Car buyers seeking a bargain at one of the many roadside selling venues across the country need to be wary of illegal, unregistered traders, Motor Trade Association (MTA) says.

Car buyers seeking a bargain at one of the many roadside selling venues across the country need to be wary of illegal, unregistered traders, Motor Trade Association (MTA) says.

Warmer temperatures and longer days have historically seen an increase in both the size and number of roadside selling venues, as genuine and bogus sellers alike seek to take advantage of increased public interest.

MTA Marketing and Communications General Manager Ian Stronach says, while many of the cars being sold at the side of the road are by genuine private vehicle owners, buyers need to be wary of illegal high-volume, unregistered traders.

“We regularly get calls from disappointed buyers who run into problems after purchasing a car. It’s not the everyday, one-off sellers who cause the difficulties – it’s the illegal traders who pass themselves off as private sellers. Buyers have little or no legal recourse when dealing with these characters.
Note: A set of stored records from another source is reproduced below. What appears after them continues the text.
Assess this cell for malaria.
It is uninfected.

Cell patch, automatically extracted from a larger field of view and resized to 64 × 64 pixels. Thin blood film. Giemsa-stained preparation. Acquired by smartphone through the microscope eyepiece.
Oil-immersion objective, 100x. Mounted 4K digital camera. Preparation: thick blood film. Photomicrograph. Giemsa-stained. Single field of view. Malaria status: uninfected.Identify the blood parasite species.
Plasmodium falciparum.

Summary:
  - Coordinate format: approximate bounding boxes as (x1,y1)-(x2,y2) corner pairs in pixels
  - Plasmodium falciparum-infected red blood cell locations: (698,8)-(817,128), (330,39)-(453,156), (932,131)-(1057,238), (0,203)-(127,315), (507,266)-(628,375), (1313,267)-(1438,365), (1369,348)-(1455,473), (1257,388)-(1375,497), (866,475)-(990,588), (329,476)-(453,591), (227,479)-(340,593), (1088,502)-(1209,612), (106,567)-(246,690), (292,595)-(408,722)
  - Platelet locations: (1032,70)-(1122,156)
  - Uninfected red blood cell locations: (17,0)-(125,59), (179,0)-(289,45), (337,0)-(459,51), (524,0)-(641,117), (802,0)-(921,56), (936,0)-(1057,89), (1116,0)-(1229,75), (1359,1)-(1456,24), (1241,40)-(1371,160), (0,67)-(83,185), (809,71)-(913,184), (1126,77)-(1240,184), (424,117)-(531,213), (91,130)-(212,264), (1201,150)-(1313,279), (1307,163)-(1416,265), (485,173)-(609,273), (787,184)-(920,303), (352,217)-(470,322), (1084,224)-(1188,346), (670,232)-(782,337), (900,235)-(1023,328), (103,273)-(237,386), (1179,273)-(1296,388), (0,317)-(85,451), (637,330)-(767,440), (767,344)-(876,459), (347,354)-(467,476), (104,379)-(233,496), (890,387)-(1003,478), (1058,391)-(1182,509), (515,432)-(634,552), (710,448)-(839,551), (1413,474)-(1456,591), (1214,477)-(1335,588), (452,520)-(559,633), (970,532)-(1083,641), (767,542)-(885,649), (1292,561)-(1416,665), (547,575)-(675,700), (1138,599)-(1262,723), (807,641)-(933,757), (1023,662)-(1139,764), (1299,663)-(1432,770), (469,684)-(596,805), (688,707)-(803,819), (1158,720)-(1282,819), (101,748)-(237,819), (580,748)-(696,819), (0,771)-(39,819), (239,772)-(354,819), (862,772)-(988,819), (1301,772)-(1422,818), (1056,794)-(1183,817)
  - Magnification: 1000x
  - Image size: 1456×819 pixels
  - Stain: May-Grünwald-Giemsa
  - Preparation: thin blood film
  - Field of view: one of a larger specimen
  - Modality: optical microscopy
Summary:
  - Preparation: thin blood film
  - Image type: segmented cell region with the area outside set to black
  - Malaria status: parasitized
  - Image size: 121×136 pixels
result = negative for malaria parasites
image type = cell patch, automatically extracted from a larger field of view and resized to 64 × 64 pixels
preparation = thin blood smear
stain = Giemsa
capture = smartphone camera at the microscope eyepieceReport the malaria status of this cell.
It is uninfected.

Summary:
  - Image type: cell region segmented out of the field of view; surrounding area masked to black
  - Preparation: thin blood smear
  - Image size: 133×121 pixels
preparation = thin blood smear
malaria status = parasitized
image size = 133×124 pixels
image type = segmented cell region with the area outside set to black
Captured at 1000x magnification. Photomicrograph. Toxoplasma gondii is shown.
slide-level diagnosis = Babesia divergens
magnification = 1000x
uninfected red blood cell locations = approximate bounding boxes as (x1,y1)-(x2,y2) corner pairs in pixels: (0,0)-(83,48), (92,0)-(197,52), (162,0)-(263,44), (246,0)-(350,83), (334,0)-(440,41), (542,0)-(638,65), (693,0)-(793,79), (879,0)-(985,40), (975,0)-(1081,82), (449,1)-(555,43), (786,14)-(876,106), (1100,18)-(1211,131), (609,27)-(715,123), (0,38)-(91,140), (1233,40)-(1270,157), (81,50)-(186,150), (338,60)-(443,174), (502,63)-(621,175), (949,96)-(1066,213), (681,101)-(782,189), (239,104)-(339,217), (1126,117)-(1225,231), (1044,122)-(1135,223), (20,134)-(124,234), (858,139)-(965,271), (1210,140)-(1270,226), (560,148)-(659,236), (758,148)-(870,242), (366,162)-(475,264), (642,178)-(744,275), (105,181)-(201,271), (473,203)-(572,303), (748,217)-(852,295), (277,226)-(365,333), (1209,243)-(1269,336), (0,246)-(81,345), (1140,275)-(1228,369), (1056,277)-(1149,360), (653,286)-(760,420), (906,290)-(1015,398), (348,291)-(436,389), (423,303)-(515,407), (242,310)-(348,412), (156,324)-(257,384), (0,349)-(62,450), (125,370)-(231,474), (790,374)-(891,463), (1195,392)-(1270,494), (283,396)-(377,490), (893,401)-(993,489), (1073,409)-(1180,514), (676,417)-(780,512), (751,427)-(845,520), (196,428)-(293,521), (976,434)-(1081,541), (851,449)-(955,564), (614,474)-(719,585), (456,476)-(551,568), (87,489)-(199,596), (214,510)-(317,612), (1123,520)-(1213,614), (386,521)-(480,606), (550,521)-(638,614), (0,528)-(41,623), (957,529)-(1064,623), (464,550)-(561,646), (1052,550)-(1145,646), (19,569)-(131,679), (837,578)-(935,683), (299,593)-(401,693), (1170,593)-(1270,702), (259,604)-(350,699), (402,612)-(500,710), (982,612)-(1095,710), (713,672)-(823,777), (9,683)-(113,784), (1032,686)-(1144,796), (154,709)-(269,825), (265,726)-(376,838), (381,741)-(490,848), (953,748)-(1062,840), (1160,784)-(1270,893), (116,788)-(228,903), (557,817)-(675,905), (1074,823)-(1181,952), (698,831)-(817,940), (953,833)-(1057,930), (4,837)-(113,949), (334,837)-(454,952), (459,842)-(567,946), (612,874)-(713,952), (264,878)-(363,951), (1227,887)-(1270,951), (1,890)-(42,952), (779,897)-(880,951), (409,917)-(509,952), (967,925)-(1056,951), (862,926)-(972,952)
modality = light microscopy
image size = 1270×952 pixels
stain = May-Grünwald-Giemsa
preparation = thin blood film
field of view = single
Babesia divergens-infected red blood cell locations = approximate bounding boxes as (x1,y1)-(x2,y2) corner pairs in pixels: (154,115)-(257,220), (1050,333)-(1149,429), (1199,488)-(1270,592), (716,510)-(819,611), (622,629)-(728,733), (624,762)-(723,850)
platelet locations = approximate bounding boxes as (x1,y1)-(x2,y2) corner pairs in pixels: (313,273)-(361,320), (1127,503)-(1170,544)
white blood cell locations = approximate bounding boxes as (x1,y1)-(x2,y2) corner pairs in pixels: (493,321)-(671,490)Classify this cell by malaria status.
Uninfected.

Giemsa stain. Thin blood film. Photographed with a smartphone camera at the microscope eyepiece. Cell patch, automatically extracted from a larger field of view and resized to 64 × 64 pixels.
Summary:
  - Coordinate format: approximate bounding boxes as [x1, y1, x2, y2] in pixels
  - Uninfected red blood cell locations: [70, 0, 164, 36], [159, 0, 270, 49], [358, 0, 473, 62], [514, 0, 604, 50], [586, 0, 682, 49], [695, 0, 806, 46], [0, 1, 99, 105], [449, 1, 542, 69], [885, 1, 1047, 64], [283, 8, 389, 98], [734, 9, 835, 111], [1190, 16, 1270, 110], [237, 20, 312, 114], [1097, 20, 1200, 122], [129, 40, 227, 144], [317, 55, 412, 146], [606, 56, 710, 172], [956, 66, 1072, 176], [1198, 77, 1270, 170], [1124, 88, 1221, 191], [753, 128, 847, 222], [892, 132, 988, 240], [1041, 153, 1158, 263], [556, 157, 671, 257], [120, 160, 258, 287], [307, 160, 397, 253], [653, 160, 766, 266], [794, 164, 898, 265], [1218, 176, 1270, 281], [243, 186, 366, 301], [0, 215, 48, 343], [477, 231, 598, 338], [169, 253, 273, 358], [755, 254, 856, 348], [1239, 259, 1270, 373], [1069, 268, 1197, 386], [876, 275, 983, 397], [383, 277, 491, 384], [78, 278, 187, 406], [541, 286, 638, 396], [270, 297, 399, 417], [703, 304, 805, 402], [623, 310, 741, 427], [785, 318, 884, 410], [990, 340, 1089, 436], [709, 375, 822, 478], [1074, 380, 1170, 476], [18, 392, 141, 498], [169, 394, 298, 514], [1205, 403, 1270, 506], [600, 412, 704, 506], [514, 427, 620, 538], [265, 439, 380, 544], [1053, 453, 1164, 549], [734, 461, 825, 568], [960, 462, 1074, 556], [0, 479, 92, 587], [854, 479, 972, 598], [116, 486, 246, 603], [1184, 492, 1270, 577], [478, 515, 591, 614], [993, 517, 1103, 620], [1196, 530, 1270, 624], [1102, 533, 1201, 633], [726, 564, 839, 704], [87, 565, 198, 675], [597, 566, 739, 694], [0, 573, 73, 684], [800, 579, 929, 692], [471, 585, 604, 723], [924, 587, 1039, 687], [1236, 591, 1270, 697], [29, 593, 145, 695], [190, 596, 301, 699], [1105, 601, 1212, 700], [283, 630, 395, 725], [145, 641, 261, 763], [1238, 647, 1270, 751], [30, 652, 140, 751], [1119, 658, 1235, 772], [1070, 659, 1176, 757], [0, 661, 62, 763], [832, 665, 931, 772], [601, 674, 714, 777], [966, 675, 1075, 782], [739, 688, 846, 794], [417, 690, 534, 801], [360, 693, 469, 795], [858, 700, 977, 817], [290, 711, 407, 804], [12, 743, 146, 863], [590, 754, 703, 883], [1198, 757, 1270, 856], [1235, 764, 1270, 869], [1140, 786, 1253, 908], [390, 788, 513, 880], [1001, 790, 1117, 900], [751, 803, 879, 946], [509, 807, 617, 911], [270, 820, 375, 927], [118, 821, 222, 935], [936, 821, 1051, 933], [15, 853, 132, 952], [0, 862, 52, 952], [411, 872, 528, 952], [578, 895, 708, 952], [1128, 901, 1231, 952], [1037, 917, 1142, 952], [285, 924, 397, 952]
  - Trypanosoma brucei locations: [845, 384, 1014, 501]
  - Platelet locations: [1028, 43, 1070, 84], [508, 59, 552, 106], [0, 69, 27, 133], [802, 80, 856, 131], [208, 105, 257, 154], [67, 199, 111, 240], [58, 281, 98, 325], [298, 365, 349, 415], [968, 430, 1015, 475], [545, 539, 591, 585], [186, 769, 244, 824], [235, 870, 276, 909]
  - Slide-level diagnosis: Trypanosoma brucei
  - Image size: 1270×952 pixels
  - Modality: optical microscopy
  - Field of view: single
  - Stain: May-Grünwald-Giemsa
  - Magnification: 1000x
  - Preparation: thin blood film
In many cases, the details they provide are incorrect and the purchaser is unable to locate them after the money has changed hands,” Stronach says.

By law, anyone selling more than six vehicles a year must become a Registered Motor Vehicle Trader (RMVT). But some of those operating from roadside venues simply pass off the cars they are selling as belonging to a “family member”. Many of these cars will have been recently added to the Vehicle Register, which can sometimes be a clue.

While there are quick and easy ways to make thorough vehicle background checks – through MotorWeb, for example – some buyers bypass the proper checks and end up dealing with illegal traders. They unwittingly end up drawn in to “trade sales”, but with none of the accompanying benefits of dealing with a proper RMVT.

More and more roadside selling venues have sprung up across the country in recent years, and most towns in New Zealand have at least one spot where roadside sales take place. While a small number of local authorities have banned them, primarily because of the traffic and safety hazards they create, most have been allowed to trade unimpeded.

“Long experience has taught us that as long as people are willing to take risks to find a bargain, there are those who operate illegally who will meet their needs. The roadside selling season is now getting up to full speed – as always, buyers need to be aware and do their homework if they are to avoid a costly mistake,” Stronach says.